Pyedr should remain an optional dependency for now.
I see that it is being added to setup.py... honestly I don't know, here @orbeckst @hmacdope can you please run this through the business channel? I've become increasingly reluctant to add new dependencies to core (indeed my plan is to remove half the ones we already have by 3.0). I'll agree to whatever the majority agreement is.
edit: I should note, if we make it a core requirement, that means we need to ensure that we either ship it with very small test files, or we don't ship the test files at all. The ~ 20 MB tarball with the tests is not appropriate for the core library. That also needs to be done before 2.4.0 is released.
Thanks for the reviews, this should address them @IAlibay @orbeckst
I'm not sure what to do about the Cirrus CI failing, the error message seems like it's not due to any change I made... Could I ask for advice, please?

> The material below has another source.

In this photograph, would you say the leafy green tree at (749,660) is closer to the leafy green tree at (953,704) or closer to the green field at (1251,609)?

Ping @tylerjereddy? RE cirrus? I'm not so sure either.
I've restarted the task, as Tyler previous detailed somewhere else, the issue seems to be purely down to Cirrus getting hammered pretty heavily by a bunch of folks that suddenly realised they had free M1 runner available. Hopefully it should complete now.

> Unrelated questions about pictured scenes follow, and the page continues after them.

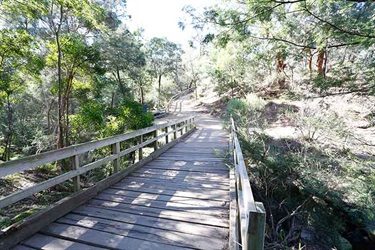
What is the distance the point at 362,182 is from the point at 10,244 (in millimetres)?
6717

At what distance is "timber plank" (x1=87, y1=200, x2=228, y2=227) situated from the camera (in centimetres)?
262

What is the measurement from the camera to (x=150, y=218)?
272 cm

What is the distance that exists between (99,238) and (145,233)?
0.48 meters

Looks good now, feel free to deactivate Cirrus if it becomes annoying of course.
I have now used a defaultdict in calc_representative
, moved the comments in test_edr into class docstrings, and opened issue #3830 as a place to discuss the future of calc_representative
with averages.
@IAlibay @orbeckst are we satisfied that pyedr is now an optional dependency and that your review questions have been addressed? I had a read over and am satisfied. :)
This latest batch of reviews is now also addressed, and the checks pass. I believe the EDRReader is now ready to be merged, then :partying_face: Thanks everyone for your mentorship, reviews, and help over these past few months! I have learnt a lot and am looking forward to continue contributing to MDAnalysis.